Time to Face the Music
In the end, I’d say the Goons of yore, the ones who took pride at being bad at the game and roared with laughter whether they were winning or losing, are gone. On a wide scale, Goons no longer have that culture; it has changed and evolved into something new, something that looks more similar to Band of Brothers, though Goons will swear up and down they aren’t anything like BoB. But at this point PAPI has no chance of wiping out those Glorious Goons of Yonder Years, shining and laughing in the halls of memory; they don’t exist anymore.

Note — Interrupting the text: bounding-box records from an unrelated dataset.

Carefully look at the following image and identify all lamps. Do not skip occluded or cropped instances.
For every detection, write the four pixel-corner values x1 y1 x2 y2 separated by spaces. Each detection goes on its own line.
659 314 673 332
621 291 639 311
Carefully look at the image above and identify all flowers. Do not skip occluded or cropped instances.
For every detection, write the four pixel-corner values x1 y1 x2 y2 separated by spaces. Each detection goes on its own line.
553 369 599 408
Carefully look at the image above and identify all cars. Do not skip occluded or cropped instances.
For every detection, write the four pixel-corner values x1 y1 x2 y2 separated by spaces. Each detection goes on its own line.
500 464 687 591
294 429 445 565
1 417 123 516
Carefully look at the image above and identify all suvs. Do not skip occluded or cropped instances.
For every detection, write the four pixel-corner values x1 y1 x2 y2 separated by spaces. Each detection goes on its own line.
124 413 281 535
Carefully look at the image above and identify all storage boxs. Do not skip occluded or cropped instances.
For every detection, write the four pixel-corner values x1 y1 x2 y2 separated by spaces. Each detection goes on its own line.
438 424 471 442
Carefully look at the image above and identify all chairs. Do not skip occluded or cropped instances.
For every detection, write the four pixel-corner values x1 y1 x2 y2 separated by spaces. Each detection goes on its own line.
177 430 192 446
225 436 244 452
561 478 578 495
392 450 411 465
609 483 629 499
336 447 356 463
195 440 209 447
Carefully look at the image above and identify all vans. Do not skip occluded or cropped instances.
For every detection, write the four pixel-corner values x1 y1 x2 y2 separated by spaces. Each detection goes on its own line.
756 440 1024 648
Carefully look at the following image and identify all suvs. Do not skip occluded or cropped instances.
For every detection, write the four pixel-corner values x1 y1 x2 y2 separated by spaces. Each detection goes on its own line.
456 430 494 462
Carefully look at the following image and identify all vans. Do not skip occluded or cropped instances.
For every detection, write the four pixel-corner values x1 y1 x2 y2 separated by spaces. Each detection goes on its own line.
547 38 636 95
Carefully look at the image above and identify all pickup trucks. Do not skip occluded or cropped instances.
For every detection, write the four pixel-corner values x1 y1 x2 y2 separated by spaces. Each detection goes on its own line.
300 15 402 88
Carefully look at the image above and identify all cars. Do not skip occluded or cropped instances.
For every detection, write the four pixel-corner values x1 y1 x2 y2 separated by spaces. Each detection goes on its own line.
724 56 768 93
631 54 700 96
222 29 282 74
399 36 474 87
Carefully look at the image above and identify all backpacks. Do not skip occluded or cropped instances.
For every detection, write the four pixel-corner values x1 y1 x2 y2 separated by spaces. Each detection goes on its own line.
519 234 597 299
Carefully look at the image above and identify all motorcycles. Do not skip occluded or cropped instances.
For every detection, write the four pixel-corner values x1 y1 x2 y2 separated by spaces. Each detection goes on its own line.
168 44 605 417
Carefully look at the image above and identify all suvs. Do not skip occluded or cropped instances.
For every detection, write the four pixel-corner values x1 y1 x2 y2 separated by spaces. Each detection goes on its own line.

Much of the negative toxicity of Old Goons has been purged, (though The Mittani’s command to go make fun of Vily during his CSM interview was questionable, at best), but along with those changes, most of the positive elements of Goon’s anti-establishment culture have also dissipated. What remains is a culturally moderate, establishment nullsec power with a Mittani-esque flair for the unhinged, who occasionally flirts with a bad-boy-I-still-scam-on-my-offtime public image. In essence, a 40+ year old successful CEO who still dons their fits-too-tightly leather jacket every once in a while. Always dropping reminders that they were young and rebellious once, but otherwise wearing custom-fitted Armani suits and driving cherry red Italian sports cars, still talking about that one time they put BoB out of business.
Maybe the ghost laughs for many reasons, and after an awkward pause, Goons chuckle nervously, making comments like “Guess the ghost got stupid after it died” or “Seir doesn’t know what he’s talking about; he’s just spinning cause PAPI’s jealous deep down.” Regardless, whether Goons collapse, or survive, or even thrive after this war, the version of Goons who will be facing a post-WWBII EVE are not going to be the same Goons that Groen wrote about. They are no longer those who shout “We’re terrible at this game” – instead, they will smugly tell you to “git gud.”
Meanwhile, the last thing Goons hear as they leave their Identity Affirmation Assembly – snapping closed the doors of their Italian sports cars to drive home for the night, champagne on their breath as they say “that guy’s crazy, completely nuts!” – is the chilling echo of a summoned ghost’s laugh, fading away into the cold irony of New Eden’s stars.